The preceding allow rules enable access for known users,
running only the applications they need to use for business purposes
on standard (application-default) ports. Traffic from known users
running the same applications on non-standard ports doesn’t match
those allow rules and filters through to the following known-user
rule, which logs the non-standard port usage and applies threat
protection profiles to the traffic.
Because these rules are based on traffic from the user zones,
traffic from other zones doesn’t match these rules. Place these
rules above the application blocking rules (rules 16 and 17) or
they will shadow these rules. (Traffic that matches these two rules
may also match the more general application blocking rules. If the
application blocking rules come first and match traffic that also
matches these rules, that traffic won’t hit these rules and won’t
be logged separately, so the rules won’t do their intended job of
differentiating blocking that is the result of employee user activity
from blocking that is the result of activity from other zones.)

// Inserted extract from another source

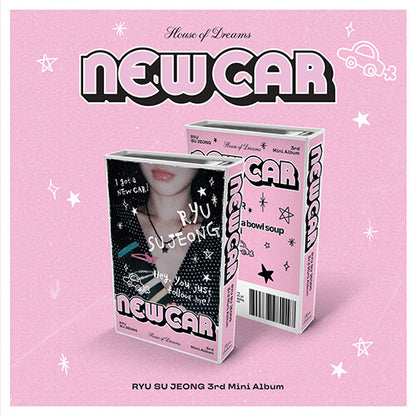 Ryu Su-jeong - Mini 3rd Album NEW CAR (PLATFORM Nemo ver.)
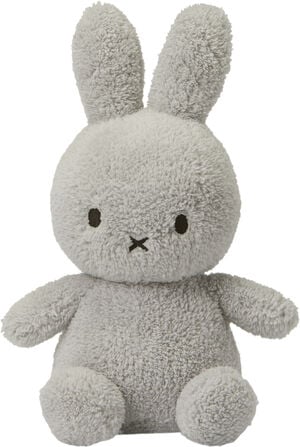Miffy Sitting Terry Light Grey - 23 cm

The next seven rules allow traffic for the rules we created in Create Internet-to-Data-Center Application Allow Rules, Create Data-Center-to-Internet Application Allow Rules, and Create Intra-Data-Center Application Allow Rules.

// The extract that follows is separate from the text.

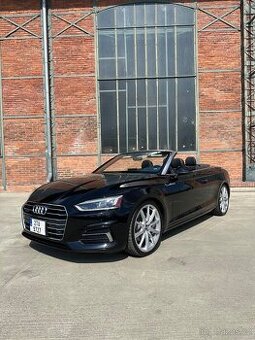 Audi A5 Cabriolet, 2.0TFSI STronic Quattro, 30 TKm, DPH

Security profiles protect all of these allow rules against threats.
The next four rules, which we configured in Create
Data Center Traffic Block Rules, block applications that
you know you don’t want in your data center and unexpected applications,
and discover unknown users on your network.
Rule 15 blocks applications you never want in your data center.
This rule comes after the application allow rules to enable access
for exceptions. For example, you may sanction one or two file sharing
applications in application allow rules that precede this block
rule, and then the application filter in this rule blocks the rest
of that application type to prevent the use of unsanctioned file
sharing applications. If there are sets of applications or individual
applications that you never want on your network and for which there
are no exceptions, for example, BitTorrent, you can create a specific
block rule to block just those applications and place it at the
top of the rulebase, above the application allow rules. However,
if you do this, you must be certain that none of the blocked applications
have legitimate business uses because users will not be able to
access them.
Rules 16 and 17 are analogous to rules 6 and 7, which discover
unexpected applications from users (the traffic those rules apply
to comes only from user zones). Rules 16 and 17 discover unexpected
applications from all other zones. Having separate rules enables
you to log blocking rule matches with greater granularity.
Rule 18 discovers unknown users so that you can log those attempted
accesses separately for easier investigation.
As with all Security Policy rulebases, the final two rules are
the standard Palo Alto Networks default rules for intrazone traffic
(allow) and interzone traffic (deny).